Estes e outros exemplos mostram que o Governo pretende transferir, por lei, um conjunto de novas e vastas competências sem querer transferir meios financeiros adicionais, fundamentais, para se tornar possível e eficiente o exercício de mais responsabilidades.

Ao recusar essa transferência de meios do Orçamento de Estado para as Comunidades Intermunicipais, o Governo mostra bem que quer apenas alijar algumas responsabilidades mais incómodas, e eventualmente acessórias, sem transferir nem um único euro para as novas instituições que pretende criar.

Mas há mais, Senhor Presidente, Senhoras e Senhores Deputados.

Se, por um lado, o Governo quer transferir muitas competências sem meios, noutro plano, propõe que outras competências, estas associadas à dotação de financiamentos, não sejam, por sua vez, alvo de um processo transparente de descentralização clarificado na lei mas, tão somente, objecto de contratualizações pontuais.

Isto é: o Governo decide, caso a caso, com esta ou aquela Comunidade Intermunicipal, se faz ou não a contratualização da transferência de certas competências (ainda que nunca explicitadas) a troco da entrega dos respectivos meios.

_Material fornecido_:
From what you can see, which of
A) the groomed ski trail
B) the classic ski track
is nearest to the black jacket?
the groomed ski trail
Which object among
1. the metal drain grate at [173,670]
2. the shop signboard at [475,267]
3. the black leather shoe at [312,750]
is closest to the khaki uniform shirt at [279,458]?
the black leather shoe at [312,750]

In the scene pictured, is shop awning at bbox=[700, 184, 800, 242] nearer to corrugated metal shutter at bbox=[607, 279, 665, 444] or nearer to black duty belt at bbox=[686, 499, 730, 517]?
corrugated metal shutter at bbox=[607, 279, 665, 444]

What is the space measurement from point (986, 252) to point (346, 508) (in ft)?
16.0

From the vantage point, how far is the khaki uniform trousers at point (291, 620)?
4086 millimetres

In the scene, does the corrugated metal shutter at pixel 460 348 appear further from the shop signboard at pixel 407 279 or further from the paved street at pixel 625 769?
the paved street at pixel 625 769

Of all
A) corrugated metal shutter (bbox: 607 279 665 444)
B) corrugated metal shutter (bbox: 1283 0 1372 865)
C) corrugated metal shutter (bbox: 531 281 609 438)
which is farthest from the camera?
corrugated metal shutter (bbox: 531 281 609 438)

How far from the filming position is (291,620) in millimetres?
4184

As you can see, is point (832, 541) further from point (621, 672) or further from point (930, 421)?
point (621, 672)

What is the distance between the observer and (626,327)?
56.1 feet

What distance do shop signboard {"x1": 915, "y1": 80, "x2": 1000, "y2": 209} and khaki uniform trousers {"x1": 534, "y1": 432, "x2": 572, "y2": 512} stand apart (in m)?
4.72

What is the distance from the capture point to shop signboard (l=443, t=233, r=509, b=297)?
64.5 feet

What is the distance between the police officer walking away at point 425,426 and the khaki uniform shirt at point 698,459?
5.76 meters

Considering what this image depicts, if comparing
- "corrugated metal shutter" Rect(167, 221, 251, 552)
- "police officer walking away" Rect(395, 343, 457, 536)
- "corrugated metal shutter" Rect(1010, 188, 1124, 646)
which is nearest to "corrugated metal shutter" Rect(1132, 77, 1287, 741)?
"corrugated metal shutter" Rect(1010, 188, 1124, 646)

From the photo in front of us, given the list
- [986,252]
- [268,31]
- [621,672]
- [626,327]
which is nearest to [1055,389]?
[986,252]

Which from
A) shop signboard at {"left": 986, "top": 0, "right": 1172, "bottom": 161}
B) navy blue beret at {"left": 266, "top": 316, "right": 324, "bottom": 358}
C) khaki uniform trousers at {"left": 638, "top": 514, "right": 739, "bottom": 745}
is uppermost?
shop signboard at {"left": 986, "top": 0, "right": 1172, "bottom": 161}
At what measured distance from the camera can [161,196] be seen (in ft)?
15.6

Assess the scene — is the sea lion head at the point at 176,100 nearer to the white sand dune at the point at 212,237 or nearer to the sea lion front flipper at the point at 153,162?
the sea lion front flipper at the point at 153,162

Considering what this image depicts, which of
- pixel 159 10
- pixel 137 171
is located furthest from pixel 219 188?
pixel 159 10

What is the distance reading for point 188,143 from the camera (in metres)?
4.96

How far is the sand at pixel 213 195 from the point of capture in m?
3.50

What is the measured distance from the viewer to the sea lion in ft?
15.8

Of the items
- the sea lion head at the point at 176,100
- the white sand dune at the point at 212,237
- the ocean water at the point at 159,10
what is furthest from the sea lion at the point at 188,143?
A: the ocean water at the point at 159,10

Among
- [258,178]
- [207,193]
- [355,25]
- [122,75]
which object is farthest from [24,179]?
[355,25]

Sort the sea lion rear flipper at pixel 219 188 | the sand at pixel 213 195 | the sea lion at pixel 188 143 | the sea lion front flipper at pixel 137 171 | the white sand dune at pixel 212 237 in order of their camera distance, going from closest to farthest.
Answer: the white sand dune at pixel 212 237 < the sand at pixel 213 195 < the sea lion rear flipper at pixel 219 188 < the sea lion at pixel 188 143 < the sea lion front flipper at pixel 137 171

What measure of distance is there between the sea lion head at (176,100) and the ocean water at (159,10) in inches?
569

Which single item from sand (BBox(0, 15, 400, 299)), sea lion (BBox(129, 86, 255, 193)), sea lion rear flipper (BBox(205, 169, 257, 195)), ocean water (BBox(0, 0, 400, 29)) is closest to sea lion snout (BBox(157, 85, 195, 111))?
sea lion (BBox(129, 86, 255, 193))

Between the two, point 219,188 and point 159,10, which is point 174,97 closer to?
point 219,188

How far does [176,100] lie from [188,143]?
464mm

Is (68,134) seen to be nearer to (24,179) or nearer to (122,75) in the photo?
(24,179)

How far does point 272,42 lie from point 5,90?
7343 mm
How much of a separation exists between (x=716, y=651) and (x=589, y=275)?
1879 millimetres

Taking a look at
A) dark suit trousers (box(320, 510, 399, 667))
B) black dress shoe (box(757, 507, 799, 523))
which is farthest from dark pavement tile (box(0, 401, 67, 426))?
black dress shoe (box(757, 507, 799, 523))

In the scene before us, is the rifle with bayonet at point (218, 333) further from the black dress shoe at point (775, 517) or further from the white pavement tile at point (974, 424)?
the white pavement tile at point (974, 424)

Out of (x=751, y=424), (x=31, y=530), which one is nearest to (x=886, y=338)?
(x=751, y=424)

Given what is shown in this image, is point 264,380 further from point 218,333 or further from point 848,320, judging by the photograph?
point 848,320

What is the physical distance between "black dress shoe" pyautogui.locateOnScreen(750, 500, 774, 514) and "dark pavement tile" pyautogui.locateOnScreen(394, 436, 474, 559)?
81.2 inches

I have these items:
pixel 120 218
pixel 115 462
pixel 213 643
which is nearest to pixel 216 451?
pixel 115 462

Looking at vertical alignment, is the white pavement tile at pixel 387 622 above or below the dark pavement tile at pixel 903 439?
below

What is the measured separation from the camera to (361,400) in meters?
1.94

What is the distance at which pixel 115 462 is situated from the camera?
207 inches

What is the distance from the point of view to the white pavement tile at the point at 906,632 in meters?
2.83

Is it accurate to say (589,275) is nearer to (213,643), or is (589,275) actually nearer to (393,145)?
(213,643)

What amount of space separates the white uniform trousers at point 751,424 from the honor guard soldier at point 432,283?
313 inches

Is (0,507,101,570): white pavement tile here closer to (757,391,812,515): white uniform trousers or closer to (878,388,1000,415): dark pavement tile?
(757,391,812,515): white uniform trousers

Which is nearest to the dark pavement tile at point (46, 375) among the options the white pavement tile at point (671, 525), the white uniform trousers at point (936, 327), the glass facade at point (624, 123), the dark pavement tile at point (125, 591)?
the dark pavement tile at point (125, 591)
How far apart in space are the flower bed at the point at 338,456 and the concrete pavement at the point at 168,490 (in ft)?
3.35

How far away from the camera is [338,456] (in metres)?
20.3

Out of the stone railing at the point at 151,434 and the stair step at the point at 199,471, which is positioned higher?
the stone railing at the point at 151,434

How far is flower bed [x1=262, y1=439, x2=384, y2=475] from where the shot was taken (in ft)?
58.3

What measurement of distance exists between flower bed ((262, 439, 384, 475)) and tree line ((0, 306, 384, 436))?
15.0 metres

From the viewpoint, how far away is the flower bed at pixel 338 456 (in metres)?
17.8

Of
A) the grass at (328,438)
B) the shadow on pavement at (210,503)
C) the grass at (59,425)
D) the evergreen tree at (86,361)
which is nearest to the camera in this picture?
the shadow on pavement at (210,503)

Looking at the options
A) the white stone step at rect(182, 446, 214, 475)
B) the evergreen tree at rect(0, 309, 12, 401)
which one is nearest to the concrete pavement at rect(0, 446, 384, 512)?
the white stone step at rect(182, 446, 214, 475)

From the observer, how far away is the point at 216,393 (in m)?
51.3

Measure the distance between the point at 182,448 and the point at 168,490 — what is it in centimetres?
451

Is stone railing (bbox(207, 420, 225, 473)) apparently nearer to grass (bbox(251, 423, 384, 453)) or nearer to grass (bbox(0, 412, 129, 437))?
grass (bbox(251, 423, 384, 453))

_O que fazer_: Apresente a continuação do discurso sobre a transferência de competências para as Comunidades Intermunicipais, a partir da última frase do excerto. Os registos provêm de uma fonte distinta.

_Resultado abaixo_:
Aquilo que deveria ser um acto autêntico de descentralização, caracterizado pela clareza e pela universalidade na transferência de responsabilidade e recursos, é transformado, na proposta do Governo, num esquema obscuro de ligações que não se sabe bem como são feitas, com quem são feitas, o que implicam e quem beneficiam, sendo certo que é previsível que os beneficiários sejam preferencialmente os correligionários políticos.

Em terceiro lugar, o Governo apresenta uma proposta que pretende também retirar algumas competências próprias dos municípios, transferindo-as de forma permanente e por via legal para as novas comunidades intermunicipais.

Em vez desta transferência ser objecto de decisão voluntária contratualizada – como propõe o projecto de lei do PS e que aliás consta da actual legislação relativa às associações de municípios – a proposta do Governo confere a tal transferência um carácter legal de quase permanência retirando de facto algumas competências aos municípios..

Senhor Presidente
Senhoras e Senhores Deputados

Apresentados como elementos destinados a suceder às associações de municípios, as comunidades intermunicipais de fins gerais propostas pelo Governo não apresentam conteúdo nem objecto definido, correspondem a entidades de carácter supramunicipal mais vocacionadas e destinadas a exercer certas competências municipais para as quais os municípios lhes vão transferir meios (disso não se esqueceu o Governo), do que destinadas a exercer competências transferidas da administração central como seria natural numa verdadeira descentralização.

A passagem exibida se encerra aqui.